O caso da Noruega é até mais impressivo do que o português. Em 2005, foi aprovada uma quota mínima de 40% para empresas com capitais , ou seja, bastante mais alta do que o aprovado em Portugal. Ainda por cima, em 2001, a percentagem de mulheres nos conselhos de Administração das empresas cotadas em bolsa era de apenas 5% (ou seja, ainda menor do que em Portugal, em 2017). Assim, se de facto as quotas tiverem como principal efeito a promoção de mulheres incompetentes, seja à custa de homens competentes ou à custa de ter alargar os conselhos de administração, será de esperar que esses efeitos sejam visíveis na Noruega.
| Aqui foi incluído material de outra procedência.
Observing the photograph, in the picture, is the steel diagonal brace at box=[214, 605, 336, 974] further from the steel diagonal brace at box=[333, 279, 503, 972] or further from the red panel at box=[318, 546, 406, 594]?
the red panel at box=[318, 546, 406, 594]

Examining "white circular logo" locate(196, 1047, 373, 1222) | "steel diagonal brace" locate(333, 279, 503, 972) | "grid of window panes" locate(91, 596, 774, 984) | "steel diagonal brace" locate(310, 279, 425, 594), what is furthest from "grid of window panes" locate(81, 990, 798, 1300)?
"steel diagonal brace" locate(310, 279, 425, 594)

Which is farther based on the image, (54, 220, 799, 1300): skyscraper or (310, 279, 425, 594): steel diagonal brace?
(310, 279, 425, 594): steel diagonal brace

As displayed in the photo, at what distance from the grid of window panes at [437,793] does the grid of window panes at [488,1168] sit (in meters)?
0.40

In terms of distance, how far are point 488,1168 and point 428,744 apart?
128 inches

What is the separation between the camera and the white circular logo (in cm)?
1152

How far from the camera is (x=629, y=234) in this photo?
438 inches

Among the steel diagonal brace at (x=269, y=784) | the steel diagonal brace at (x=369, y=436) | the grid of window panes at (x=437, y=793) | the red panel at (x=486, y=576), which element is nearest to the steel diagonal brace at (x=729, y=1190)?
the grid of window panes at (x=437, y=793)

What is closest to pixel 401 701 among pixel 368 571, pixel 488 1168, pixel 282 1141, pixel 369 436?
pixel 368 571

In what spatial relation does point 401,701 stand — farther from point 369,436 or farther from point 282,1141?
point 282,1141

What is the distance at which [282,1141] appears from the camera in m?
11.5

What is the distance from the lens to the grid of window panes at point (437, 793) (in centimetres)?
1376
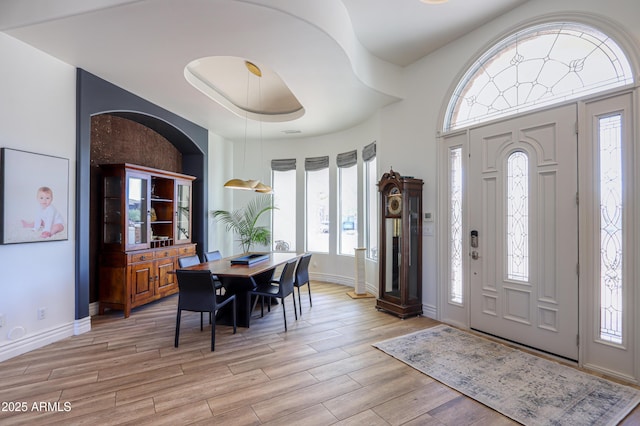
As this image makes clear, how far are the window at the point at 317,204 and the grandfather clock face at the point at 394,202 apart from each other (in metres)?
2.15

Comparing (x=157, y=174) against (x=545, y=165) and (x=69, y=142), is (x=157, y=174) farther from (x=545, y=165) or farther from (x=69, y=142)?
(x=545, y=165)

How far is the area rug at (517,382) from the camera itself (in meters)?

Afinal, são mais de 10 anos de dados. E que nos dizem os trabalhos feitos sobre este assunto?

Em 2011, Knut Nygaard, na sua tese de doutoramento, concluiu que a seguir à imposição das quotas os lucros das empresas afectadas aumentaram significativamente. Em sinal contrário, Kenneth Ahern e Amy Dittmar, em 2012, concluem precisamente o oposto, que as quotas levaram a uma redução do valor das empresas afectadas.
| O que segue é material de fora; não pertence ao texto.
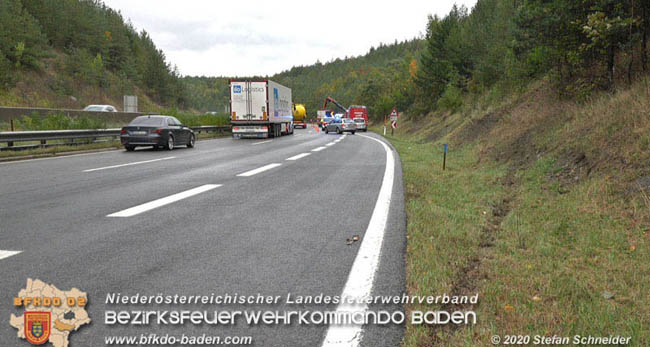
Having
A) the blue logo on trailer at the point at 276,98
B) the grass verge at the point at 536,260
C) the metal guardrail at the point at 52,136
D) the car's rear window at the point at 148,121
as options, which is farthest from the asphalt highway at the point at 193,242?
the blue logo on trailer at the point at 276,98

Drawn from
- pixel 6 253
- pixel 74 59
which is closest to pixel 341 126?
pixel 6 253

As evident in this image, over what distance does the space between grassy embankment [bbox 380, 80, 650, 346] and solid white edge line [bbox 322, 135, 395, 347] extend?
32 centimetres

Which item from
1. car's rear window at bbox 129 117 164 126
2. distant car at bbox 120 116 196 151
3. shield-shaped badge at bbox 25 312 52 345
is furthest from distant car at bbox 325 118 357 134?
shield-shaped badge at bbox 25 312 52 345

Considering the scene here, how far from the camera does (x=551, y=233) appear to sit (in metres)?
5.03

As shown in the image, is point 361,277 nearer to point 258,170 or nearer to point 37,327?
point 37,327

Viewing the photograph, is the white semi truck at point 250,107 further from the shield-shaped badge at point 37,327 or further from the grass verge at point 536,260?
the shield-shaped badge at point 37,327

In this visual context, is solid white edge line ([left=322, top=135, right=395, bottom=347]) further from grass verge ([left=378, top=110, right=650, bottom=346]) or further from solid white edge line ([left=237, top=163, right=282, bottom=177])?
solid white edge line ([left=237, top=163, right=282, bottom=177])

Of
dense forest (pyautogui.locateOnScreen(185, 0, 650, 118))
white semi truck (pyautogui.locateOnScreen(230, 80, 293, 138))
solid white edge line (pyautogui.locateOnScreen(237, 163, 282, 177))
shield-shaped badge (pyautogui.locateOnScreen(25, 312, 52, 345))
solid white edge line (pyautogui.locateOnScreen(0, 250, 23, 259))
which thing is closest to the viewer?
shield-shaped badge (pyautogui.locateOnScreen(25, 312, 52, 345))

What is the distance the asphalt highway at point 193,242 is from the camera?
2938 millimetres

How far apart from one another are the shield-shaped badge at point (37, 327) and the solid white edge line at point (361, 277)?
1620 millimetres

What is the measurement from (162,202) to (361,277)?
4183 millimetres

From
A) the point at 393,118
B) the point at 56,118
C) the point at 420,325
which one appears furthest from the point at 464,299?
the point at 393,118

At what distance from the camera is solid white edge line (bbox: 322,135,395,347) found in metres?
2.59

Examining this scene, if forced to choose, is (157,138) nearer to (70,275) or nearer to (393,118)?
(70,275)
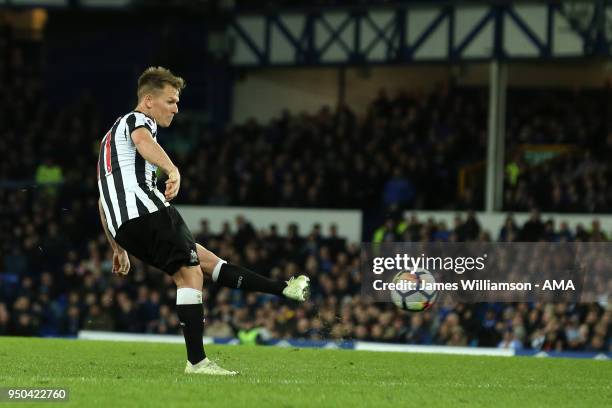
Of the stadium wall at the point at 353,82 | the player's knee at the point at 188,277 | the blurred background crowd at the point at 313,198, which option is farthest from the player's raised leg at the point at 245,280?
the stadium wall at the point at 353,82

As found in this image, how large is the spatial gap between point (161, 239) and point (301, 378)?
1495mm

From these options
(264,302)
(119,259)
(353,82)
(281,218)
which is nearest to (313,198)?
(281,218)

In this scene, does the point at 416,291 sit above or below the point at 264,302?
above

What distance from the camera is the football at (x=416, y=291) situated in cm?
1454

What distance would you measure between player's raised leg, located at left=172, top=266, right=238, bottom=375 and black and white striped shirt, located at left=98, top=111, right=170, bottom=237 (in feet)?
1.83

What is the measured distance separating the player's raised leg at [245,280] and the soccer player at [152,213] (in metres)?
0.01

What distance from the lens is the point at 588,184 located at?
25.6m

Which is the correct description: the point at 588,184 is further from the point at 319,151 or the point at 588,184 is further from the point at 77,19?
the point at 77,19

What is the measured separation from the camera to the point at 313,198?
28875 millimetres

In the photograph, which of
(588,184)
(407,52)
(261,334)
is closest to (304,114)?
(407,52)

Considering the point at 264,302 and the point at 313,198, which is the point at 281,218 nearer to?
the point at 313,198

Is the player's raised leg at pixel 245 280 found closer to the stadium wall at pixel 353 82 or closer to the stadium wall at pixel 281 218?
the stadium wall at pixel 281 218

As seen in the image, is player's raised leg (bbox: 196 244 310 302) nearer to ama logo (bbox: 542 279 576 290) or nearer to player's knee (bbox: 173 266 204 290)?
player's knee (bbox: 173 266 204 290)

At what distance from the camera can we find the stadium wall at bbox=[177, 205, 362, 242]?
28641mm
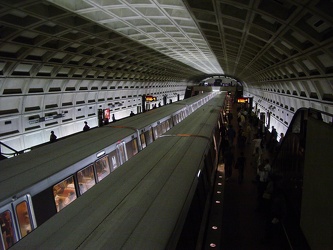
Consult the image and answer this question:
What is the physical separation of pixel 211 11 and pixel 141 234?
30.5 feet

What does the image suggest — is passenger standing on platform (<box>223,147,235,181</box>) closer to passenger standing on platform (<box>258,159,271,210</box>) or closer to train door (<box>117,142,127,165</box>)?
passenger standing on platform (<box>258,159,271,210</box>)

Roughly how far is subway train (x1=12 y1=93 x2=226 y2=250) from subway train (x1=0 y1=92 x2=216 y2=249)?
3.54 ft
Um trabalho mais recente, da autoria de Espen Eckboy, Knut Nygaardz e Karin Thorburn, ainda não publicado por uma revista científica, veio trazer alguma luz sobre aqueles resultados tão divergentes. Relativamente ao primeiro trabalho, conseguiu mostrar que o aumento dos lucros se deveu a outros factores que nada tinham a ver com a imposição das quotas. Relativamente ao segundo trabalho, mostraram que o estimado efeito negativo desaparecia uma vez corrigido um subtil erro econométrico que lhes tinha escapado. (Vale a pena aqui realçar o fairplay de Ahern e Dittmar, que, como cientistas sérios, forneceram os seus dados para que a equipa de Espen Eckboy pudesse replicar os resultados.)
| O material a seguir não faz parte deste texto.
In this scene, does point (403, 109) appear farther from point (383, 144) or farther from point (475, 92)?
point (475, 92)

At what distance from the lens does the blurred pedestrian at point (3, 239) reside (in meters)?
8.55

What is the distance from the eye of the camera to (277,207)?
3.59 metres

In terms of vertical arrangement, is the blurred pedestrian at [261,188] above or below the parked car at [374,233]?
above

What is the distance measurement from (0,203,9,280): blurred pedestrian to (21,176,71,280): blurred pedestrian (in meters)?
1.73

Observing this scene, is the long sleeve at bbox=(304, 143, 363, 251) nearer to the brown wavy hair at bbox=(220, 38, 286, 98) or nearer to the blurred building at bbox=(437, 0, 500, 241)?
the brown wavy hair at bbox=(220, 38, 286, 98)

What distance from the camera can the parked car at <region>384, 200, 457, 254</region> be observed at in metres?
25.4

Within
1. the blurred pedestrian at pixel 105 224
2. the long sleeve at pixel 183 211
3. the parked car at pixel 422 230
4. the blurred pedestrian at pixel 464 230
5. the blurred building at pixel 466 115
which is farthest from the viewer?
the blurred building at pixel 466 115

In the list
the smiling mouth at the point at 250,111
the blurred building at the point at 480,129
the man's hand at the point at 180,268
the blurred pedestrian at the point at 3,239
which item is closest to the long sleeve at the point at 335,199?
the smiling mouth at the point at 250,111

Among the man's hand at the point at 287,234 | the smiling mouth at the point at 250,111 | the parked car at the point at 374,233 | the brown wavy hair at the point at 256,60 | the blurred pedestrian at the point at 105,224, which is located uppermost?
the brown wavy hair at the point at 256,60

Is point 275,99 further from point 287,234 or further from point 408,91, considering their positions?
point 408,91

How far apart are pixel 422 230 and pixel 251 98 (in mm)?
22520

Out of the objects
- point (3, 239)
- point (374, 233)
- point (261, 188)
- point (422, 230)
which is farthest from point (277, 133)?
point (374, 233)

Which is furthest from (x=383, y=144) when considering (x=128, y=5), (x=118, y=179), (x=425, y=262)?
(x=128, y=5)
Mas os autores foram ainda mais longe no seu estudo e fizeram uma análise bastante cuidadosa procurando ter grupos de controlo. Numa das suas análises, compararam a performance das empresas cotadas em bolsa (e, portanto, afectadas pela nova lei) com a performance de empresas não cotadas em bolsa (e portanto não afectadas pela lei). Para que as empresas fossem comparáveis, entre as não-cotadas, consideraram apenas as maiores. Ficaram assim com dois conjuntos de empresas: um grupo afectado pela lei e outro não. Outra abordagem que consideraram foi a de olhar apenas para as empresas afectadas pela lei, comparando as que foram mais atingidas (as que tinham menos mulheres) com as menos atingidas (aquelas que de início tinham mais mulheres). Assim, puderam comparar a evolução da rendibilidade de empresas atingidas pela lei com a evolução de empresas não afectadas pela lei (ou que o foram em menor medida).

As conclusões a que chegaram são fáceis de descrever: não aconteceu nada. As empresas não se tornaram nem mais nem menos rendíveis com a lei. Ou seja, a ideia de que os homens competentes iriam ser substituídos por mulheres incompetentes não se confirmou. O principal efeito foi o de substituir os homens menos experientes por mulheres nos Conselhos de Administração. Adicionalmente, fazendo mais alguns testes, puderam verificar que não houve especiais dificuldades de recrutamento de mulheres competentes. Elas estavam lá, profissionalmente preparadas para serem promovidas. Simplesmente, não o eram. As quotas vieram alterar essa realidade.

Há, certamente, argumentos válidos contra a imposição de quotas de género nos Conselhos de Administração de empresas privadas. Poder-se-á, por exemplo, argumentar que é uma violação do direito dos accionistas contratarem quem querem. Mas, relativamente ao argumento mais comum da meritocracia, simplesmente não parece haver dados que o apoiem.